For my final project, I created DFAV: an interactive environment where users can perform data-flow analysis. It can run data-flow analysis in different orders and show how the computation is done step-by-step. DFAV is available at https://shumbo.github.io/DFAV, and the source code is available at shumbo/DFAV.

Background & Motivation

In CSE 211, we learned different ways in which compilers could optimize programs. Modern compilers have many layers of optimization; each is responsible for further optimization. Among those optimization techniques, I was interested in static analysis, and especially, data-flow analysis.

When a compiler parses the code, it can create a control-flow graph (CFG), which represents all paths that the program might traverse upon its execution. Because it encodes the control flow, it allows us to analyze how the program behaves at run-time.

Data-flow analysis is a technique to reason about the run-time flow of values at compile-time. It solves a set of equations on the CFG to check what can happen when the code is executed.

For example, in class, we saw how to perform LiveOut analysis. A variable v is live at point p if and only if there is a path from p to a use of v along which v is not redefined, and LiveOut(n) is a set of variables that are live on exit from control-flow node n.

A simple way to perform data-flow analysis is to use iterative fixed-point algorithms. Because we know the relationship between the nodes on the CFG, we iteratively perform the same computation for each node until we reach the fixed point.

For instance, the following formula computes the LiveOut set of node:

\[\displaylines{\operatorname{LiveOut}(n_f) = \emptyset\\\operatorname{LiveOut}(n) = \bigcup_{m \in \text{succ}(n)} \operatorname{UEVar}(m) \cup \left (\operatorname{LiveOut}(m) \cap \overline{\operatorname{VarKill}(m)} \right )}\]

We keep updating LiveOut sets for each node in some order until we reach the fixed point and no set is updated.

Iterative fixed-point alrogithms are easy to implement. However, performing them by hand is difficult because we need to keep track of many sets, and one mistake can lead us to completely different results. I personally had a hard time breaking down those algorithms and understanding how they work.

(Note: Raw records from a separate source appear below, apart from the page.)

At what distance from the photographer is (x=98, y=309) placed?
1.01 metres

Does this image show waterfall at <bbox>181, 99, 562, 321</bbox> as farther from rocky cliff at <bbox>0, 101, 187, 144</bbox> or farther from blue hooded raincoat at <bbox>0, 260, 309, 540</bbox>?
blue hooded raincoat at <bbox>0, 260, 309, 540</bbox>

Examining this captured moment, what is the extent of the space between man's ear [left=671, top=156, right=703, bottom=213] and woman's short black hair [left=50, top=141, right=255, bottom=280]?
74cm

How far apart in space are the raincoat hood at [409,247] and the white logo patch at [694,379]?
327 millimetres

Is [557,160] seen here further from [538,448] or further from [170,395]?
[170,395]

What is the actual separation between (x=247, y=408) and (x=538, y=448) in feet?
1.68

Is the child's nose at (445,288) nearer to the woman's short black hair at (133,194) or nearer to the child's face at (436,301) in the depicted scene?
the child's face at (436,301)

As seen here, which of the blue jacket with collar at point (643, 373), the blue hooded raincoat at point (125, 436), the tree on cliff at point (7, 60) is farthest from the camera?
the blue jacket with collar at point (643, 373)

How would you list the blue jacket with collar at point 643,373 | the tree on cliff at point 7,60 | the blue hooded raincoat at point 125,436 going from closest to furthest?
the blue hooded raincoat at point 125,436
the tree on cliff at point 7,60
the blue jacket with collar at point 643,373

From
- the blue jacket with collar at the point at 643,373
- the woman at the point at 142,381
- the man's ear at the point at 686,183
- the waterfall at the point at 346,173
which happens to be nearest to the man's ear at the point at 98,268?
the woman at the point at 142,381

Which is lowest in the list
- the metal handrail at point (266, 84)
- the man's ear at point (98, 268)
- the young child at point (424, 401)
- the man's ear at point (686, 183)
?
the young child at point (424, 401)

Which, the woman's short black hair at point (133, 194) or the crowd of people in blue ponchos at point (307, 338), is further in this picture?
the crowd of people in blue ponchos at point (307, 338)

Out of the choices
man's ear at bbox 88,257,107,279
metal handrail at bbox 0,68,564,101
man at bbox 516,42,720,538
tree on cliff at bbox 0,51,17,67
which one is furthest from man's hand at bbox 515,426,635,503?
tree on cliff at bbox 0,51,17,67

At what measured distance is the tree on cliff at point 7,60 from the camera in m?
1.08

Moreover, the order in which we iterate the node affects how many iterations we need to reach the fixed point. In general, if the formula checks the node’s successors and information flows forward (e.g., dominance), you want to iterate from top to bottom. On the other hand, if the formula checks the node’s predecessors and information flows backward (e.g., LiveOut), you want to iterate from bottom to top. Because the graph can contain cycles, it is said that reverse post order should be used, but it is not clear how the use of those orderings affects the efficiency.

Therefore, I decided to build an interactive environment where users can run data-flow analysis to help them understand those techniques better.

Specification

Platform

In creating DFAV, I chose the Web as a platform. You can use Web applications just with a browser, regardless of the device or operation system, which is suitable for my project.

To build a interactive application, I used TypeScript, React, Chakra-UI, etc.

Input

To run data-flow analysis, we need a program, and DFAV takes JavaScript code as input.

I chose JavaScript because it is one of the most popular programming languages and has been widely used even outside browsers. Moreover, it has a simple but powerful syntax which is ideal for describing different control flows and examining how data-flow analysis would work on them.

Configuration

This project focuses on iterative fixed-point alrogithms. Users can select mode and order to specify how to perform analysis.

Mode specifies which analysis to perform. Currently, DFAV supports dominance analysis and LiveOut analysis. As described later, DFAV provides useful functions for implementing iterative fixed-point algorithms, so it should be pretty easy to add modes.

Order specifies an order in which the analysis iterates nodes. As mentioned, this affects the performance of the analysis. DFAV supports the following five orders.

  • Default…Order in the source code
  • Reversed…Reverse order of default
  • Post-Order…Order in the Post-Order Traversal
  • Reverse Post-Order…Reverse order of Post-Order
  • Reverse Post-Order on Reverse CFG

Analysis

DFAV shows the execution of the algorithm as a table and a graph. In the table, each row represents an iteration, each column represents a node, and each cell contains a computed set. We also show the computed set in a control-flow graph.

In addition to the results, we are also interested in how they are computed. That’s why users can run analysis step-by-step. The corresponding cell in the table and node in the graph are highlighted at each step, and users can see how the algorithm derived the set.

Demo

Let me show you how DFAV works with some examples.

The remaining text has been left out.